Brilliant, brilliat post from Midwest Mom (whom I follow on Twitter) regarding the town of Frugal (where I live).  Do you see yourself?  I'm there in several guises: the Halver, the Saver, the Scavenger, and the Scrimper. I am these and shamelessly so.  I might also Cluck.  Just a bit. ;)

But her closing comment about how crowded Frugal was getting is what spurred me to post - I was fixin' to post on this very subject.

How it's now Cool To Be Frugal.

Yeah ... all those folks who sniffed at our tightwad ways, looked down their noses at our dumpster diving, outright laughed at us for wearing thrift store clothing, whose children ask my children why they don't bring Pop Tarts and Lunchables and brand name individual juices every day to school, THOSE people are suddenly into thrift.

And you know what the crazy part is?  Clever marketing types who buy $1200 handbags and only eat the most expensive 'organic free range natural' eggs from happy chickens are the ones slapping up all these money saving websites and writers who aren't even aware that water comes in gallon jugs with *gasp* no flavouring or added minerals and who live off of single serving lo-cal lo-fat snack bags are rolling out articles detailing where to cut corners on your bloody grocery bill!

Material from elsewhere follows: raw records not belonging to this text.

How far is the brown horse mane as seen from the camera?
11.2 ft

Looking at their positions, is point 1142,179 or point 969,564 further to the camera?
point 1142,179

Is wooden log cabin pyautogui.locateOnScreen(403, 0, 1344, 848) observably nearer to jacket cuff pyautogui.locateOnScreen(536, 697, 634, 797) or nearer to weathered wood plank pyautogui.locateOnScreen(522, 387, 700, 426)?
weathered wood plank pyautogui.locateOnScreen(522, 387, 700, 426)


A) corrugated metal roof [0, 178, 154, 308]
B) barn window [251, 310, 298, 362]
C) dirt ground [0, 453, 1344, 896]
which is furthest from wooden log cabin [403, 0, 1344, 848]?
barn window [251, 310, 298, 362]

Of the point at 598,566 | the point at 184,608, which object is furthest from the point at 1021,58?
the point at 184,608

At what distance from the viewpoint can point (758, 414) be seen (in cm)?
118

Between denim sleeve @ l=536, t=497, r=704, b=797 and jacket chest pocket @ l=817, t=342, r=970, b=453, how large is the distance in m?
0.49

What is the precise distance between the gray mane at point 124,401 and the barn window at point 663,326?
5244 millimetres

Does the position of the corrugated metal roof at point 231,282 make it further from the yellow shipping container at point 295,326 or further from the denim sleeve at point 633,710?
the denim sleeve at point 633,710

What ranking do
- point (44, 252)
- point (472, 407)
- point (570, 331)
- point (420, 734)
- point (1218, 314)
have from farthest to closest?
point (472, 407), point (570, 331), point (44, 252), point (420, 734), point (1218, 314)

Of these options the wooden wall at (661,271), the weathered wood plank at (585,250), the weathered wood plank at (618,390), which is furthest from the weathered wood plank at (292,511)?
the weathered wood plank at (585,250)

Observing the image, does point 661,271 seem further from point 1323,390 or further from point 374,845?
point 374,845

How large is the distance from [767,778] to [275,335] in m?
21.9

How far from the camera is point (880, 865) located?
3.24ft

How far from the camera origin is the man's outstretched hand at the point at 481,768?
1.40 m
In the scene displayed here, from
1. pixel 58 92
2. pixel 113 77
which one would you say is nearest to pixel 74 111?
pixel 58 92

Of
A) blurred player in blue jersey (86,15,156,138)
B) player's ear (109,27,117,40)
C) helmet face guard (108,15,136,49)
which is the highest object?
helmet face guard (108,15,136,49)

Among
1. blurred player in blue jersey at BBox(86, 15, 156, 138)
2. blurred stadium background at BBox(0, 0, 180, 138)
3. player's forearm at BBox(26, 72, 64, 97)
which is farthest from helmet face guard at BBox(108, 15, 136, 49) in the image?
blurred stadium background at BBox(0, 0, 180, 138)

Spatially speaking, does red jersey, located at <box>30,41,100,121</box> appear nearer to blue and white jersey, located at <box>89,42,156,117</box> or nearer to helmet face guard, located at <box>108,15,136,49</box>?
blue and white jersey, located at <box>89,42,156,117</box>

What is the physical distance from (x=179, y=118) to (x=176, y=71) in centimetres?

The old thrifty sites, and us long-time frugal bloggers - I'll bet - are not seeing so much increased traffic.

And why's that?

Well, because Americans, even Americans in a recession, want easy. Fast simple easy. And they are NOT going to give up their wasteful consumerism without a fight. They want you to tell them how to save money (lose weight! find the man of your dreams! get rich quick from home!) right now, and don't make it too complex.

They don't want to give up their triple caramel lattes or their expensive shoes or their *OMGOMGGASP* cable television.

They want to be told that all they have to do is turn off a few lights and maybe buy family packs of meat and they get to keep all the other indulgences.

All the time now I get the phrase: "Gosh, it must be really tough for you!" followed by almost eager expectation. I get the feeling folks want me to vent about how horrible our lives are in this economy what with five kids and the farm and the 10+ year old cars and my wearing the same pair of blue jeans all week.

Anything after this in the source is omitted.